Paxil affects the brain and body in profound ways. Before I tried to wean myself off of Paxil, I had worked for 20 years in a technical field and become fairly successful. I did not have serious mental issues. I was originally prescribed Paxil to treat mild situational anxiety. I am shy in social and work settings. I did not realize the ways that Paxil changed my behavior and personality until I tried to stop taking it. At that point, I began experiencing nearly all of the withdrawal effects that Glaxo Smith Kline’s literature claims only affect a small minority of users. In company sponsored studies, less than 10% of users experience serious side effects from what they call “Discontinuation Syndrome”. The effects are only supposed to be “mild and last from 1 to 3 weeks”. I have been trying to wean myself off of Paxil for 7 months. I am better able to manage the symptoms at this point, but am unable to stop taking the drug. The worst symptoms occurred for me in the initial stages of weaning.
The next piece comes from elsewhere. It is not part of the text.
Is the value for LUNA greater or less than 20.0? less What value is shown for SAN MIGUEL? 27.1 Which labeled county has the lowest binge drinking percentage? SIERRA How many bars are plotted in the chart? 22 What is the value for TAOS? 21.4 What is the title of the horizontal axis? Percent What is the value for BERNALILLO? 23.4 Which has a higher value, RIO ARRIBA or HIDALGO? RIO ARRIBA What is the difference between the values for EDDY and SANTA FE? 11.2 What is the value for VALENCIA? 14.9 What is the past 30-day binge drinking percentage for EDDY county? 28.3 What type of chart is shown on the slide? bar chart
As I lowered my dosage from 40mg/day to 10mg/day over the course of 4 months, the withdrawal symptoms became unbearable. I was confined to my living room for most of that time. Once I finally finished weaning, I entered a two month window of clarity. My friends remarked at the profound difference they saw in me. I felt clear minded and confident in a way that I hadn’t experienced in years. Unfortunately, I crashed about two months after stopping Paxil entirely. I was again confined to my living room floor, feeling desperate and suicidal. I was forced to start taking Paxil again because I felt that my life was in danger. I have been able to get back to 10mg/day, but my quality of life has diminished again to bare existence. This is a list of the withdrawal symptoms I have experienced from my attempt to stop taking Paxil. I didn’t experience any of these symptoms before I started taking Paxil. These are not reemergence of existing problems, but directly related to my attempt to stop taking Paxil.
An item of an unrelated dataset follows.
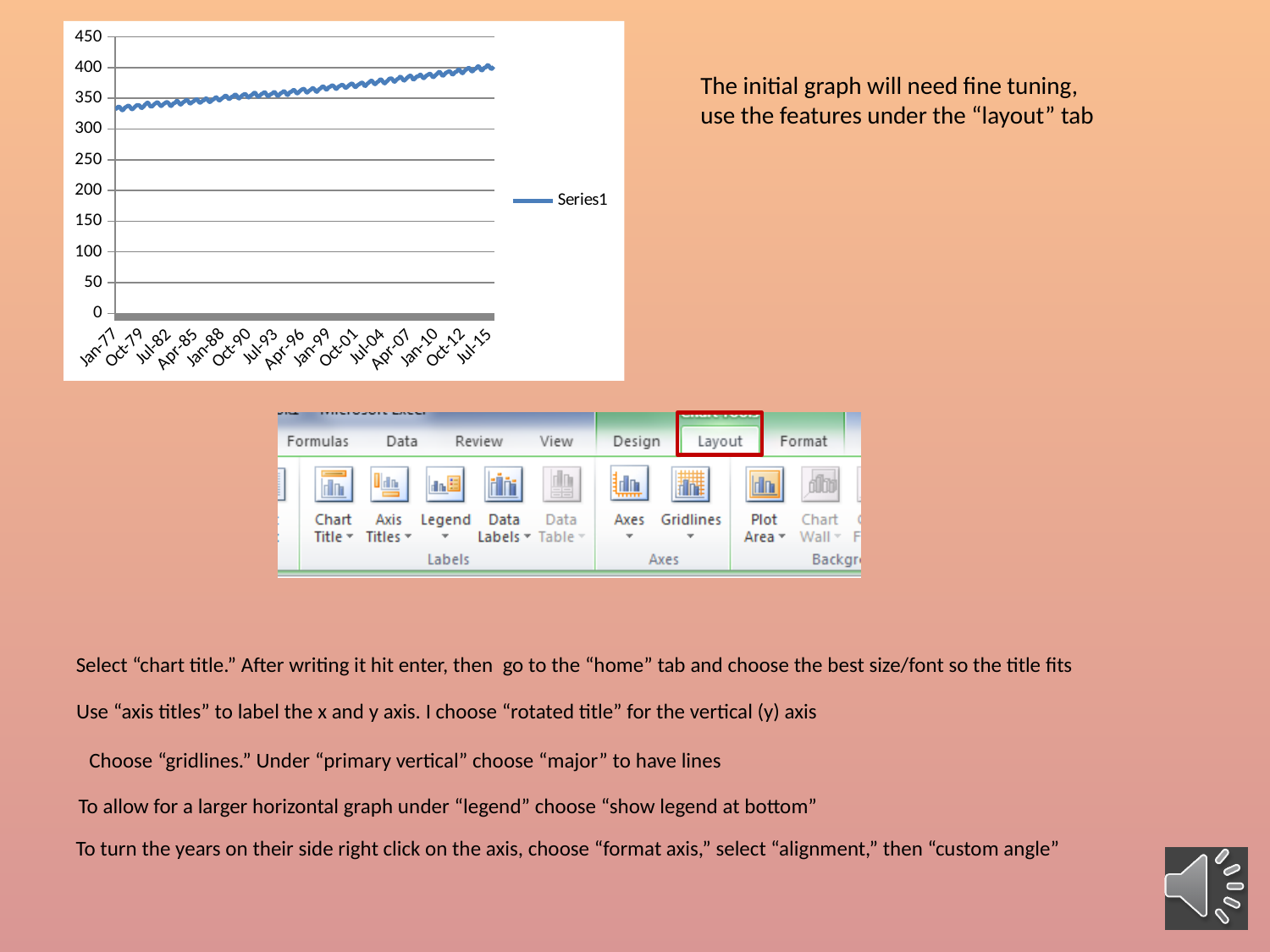
What kind of chart is shown on the slide? line chart What is the name of the series shown in the chart's legend? Series1 Is the value for Series1 at Jan-77 greater or less than 350? less How many series does the chart's legend list? 1 Is the value for Series1 at Jan-77 greater or less than 300? greater What is the highest value shown on the chart's vertical axis? 450 How many date labels are shown along the chart's x axis? 15 Is the value for Series1 at Jul-15 greater or less than 450? less What is the first date label on the chart's x axis? Jan-77 Do the values of Series1 rise or fall from Jan-77 to Jul-15? rise Which is larger, the value of Series1 at Jan-77 or at Jul-15? Jul-15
Head zaps: the feeling of electric shocks in the brain
Aching joints and muscles
Dizziness, both when standing up and sitting
Intrusive and obsessive thoughts
Vivid and frightening nightmares
Numbness in my hands (pinky and ring fingers)
Shaking in my hands
Pounding and irregular heartbeat
Loss of appetite, inability to eat, rapid weight loss
Ringing in the ears
Clenching jaw, teeth grinding
Paxil affects the way that the brain works, and directly affects the mind. By blocking neural receptors that reabsorb Serotonin, the brain becomes dependent on the drug to regulate Serotonin levels. Once the drug diminishes or is removed, the brain can no longer self regulate. As a result, the mind is thrown into chaos. It will be months before my brain is once again able to regulate Serotonin levels to an acceptable degree. I started taking Paxil for a mild problem, but have found that the solution I was presented was much worse than the problem. I don’t feel that taking a larger dose of Paxil is the solution, either, though. I can compare the way I was on the drug with my drug free self, now. I was unresponsive and insular while taking Paxil. I gained a lot of weight and was unable to control other problems like smoking or soda drinking. Most importantly of all, Paxil didn’t treat the problem that I originally started taking it for. I still suffered social anxiety and depression at the same levels I did before I started taking the drug. In fact, I was more prone to outbursts and unexplainable behavior than before. Paxil has not been a therapeutic drug for me. To the contrary, it has been a very negative experience. Perhaps there are patients with severe problems who benefit from these treatments. The companies market the drugs for mild problems that would be better treated by other means, though.